**Excerpt to read:**

▶

Ideapod is a social media platform founded in 2013 by Mark Bakacs and Justin Brown who describe the company as a "technology company that produces media".  The company's stated mission is to, in the creators' words, "foster discussions about big ideas" and elevate the level of social discourse online and offline by allowing people to express their views and share ideas with others on matters of concern to them. Ideapod was created to enable the power of ideas to change attitudes, lives and the world, for the better. It features noted institutions such as the United Nations on its website, and is used by Jason Silva of Nat Geo's Brain Games series. Ideapod received an endorsement and assistance for funding from Richard Branson, founder of Virgin Group. As of August 2016, its user base is at 300,000.

◀

**Source data:**
▶

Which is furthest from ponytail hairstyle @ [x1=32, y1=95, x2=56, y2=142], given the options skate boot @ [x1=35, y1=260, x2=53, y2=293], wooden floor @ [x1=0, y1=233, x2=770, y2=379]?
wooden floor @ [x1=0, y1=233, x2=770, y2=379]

◀

**Tasks to carry out:**
(1) Reproduce the passage on Ideapod between "Ideapod is a" and "is at 300,000.", inclusive, swapping "ideas" for "concepts".
(2) Resume the passage on Ideapod, continuing after its final sentence.
The material above is unrelated to the passage on Ideapod.

**Responses to the exercise:**
(1)
Ideapod is a social media platform founded in 2013 by Mark Bakacs and Justin Brown who describe the company as a "technology company that produces media".  The company's stated mission is to, in the creators' words, "foster discussions about big concepts" and elevate the level of social discourse online and offline by allowing people to express their views and share concepts with others on matters of concern to them. Ideapod was created to enable the power of concepts to change attitudes, lives and the world, for the better. It features noted institutions such as the United Nations on its website, and is used by Jason Silva of Nat Geo's Brain Games series. Ideapod received an endorsement and assistance for funding from Richard Branson, founder of Virgin Group. As of August 2016, its user base is at 300,000.

(2)
History
Ideapod is a social media platform that was founded in 2013 by two Australian entrepreneurs named Mark Bakacs and Justin Brown. Brown stated that he felt "disillusioned" by social media websites such as Facebook or Twitter, and felt that there was too much "gratuitous information" on these websites. Brown was studying for a PhD in international politics in London, but chose to drop it for the website. He found himself in a rut in a corporate workplace, and wished to do something more impacting. Ideapod launched an invite-only beta release on February 24, 2014. Before the beta's release, Ideapod advertised that it featured "100+ influential thought leaders and 150+ leading partners, including the United Nations, and the YMCA." Ideapod has stated that it hopes to bring in a more diverse user base using this beta.

Ideapod was launched at the home of Ghislaine Maxwell, 166 East 65th Street in Manhattan, on September 19, 2013. 

Ideapod as of October 21, 2014, had 70,000 users; in 2015, they had 150,000 users. As of August 2016, Ideapod has 300,000 active users and 130,000 fans on Facebook.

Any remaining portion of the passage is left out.